> **REQUIREMENT**
Copy out the complete listing, word for word.

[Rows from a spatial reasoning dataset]

## start

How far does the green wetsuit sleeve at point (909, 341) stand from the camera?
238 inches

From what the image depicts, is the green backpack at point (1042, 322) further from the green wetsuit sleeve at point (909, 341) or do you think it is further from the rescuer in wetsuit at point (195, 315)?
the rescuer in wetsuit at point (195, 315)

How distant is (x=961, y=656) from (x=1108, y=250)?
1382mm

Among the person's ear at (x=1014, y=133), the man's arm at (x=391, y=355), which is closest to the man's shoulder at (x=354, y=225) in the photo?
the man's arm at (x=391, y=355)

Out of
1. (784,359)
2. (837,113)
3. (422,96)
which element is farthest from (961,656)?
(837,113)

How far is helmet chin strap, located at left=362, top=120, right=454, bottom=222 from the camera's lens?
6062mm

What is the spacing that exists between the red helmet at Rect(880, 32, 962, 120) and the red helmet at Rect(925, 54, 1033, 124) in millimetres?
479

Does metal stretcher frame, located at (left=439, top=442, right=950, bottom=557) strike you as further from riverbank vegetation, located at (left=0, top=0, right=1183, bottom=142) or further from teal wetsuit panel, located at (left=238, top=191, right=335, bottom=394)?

## end

> **ANSWER FOR THE TASK**
How far does the green wetsuit sleeve at point (909, 341) stand from the camera?
238 inches

From what the image depicts, is the green backpack at point (1042, 322) further from the green wetsuit sleeve at point (909, 341) or do you think it is further from the rescuer in wetsuit at point (195, 315)?
the rescuer in wetsuit at point (195, 315)

How distant is (x=961, y=656) from (x=1108, y=250)?
1382mm

Among the person's ear at (x=1014, y=133), the man's arm at (x=391, y=355), which is closest to the man's shoulder at (x=354, y=225) in the photo?
the man's arm at (x=391, y=355)

Out of
1. (784,359)
2. (837,113)
3. (422,96)
which element is farthest from (961,656)?
(837,113)

How far is helmet chin strap, located at left=362, top=120, right=454, bottom=222 from the camera's lens?
6062mm

What is the spacing that exists between the red helmet at Rect(880, 32, 962, 120) and the red helmet at Rect(925, 54, 1033, 124) in millimetres?
479

Does metal stretcher frame, located at (left=439, top=442, right=950, bottom=557) strike you as further from riverbank vegetation, located at (left=0, top=0, right=1183, bottom=142) or further from teal wetsuit panel, located at (left=238, top=191, right=335, bottom=394)?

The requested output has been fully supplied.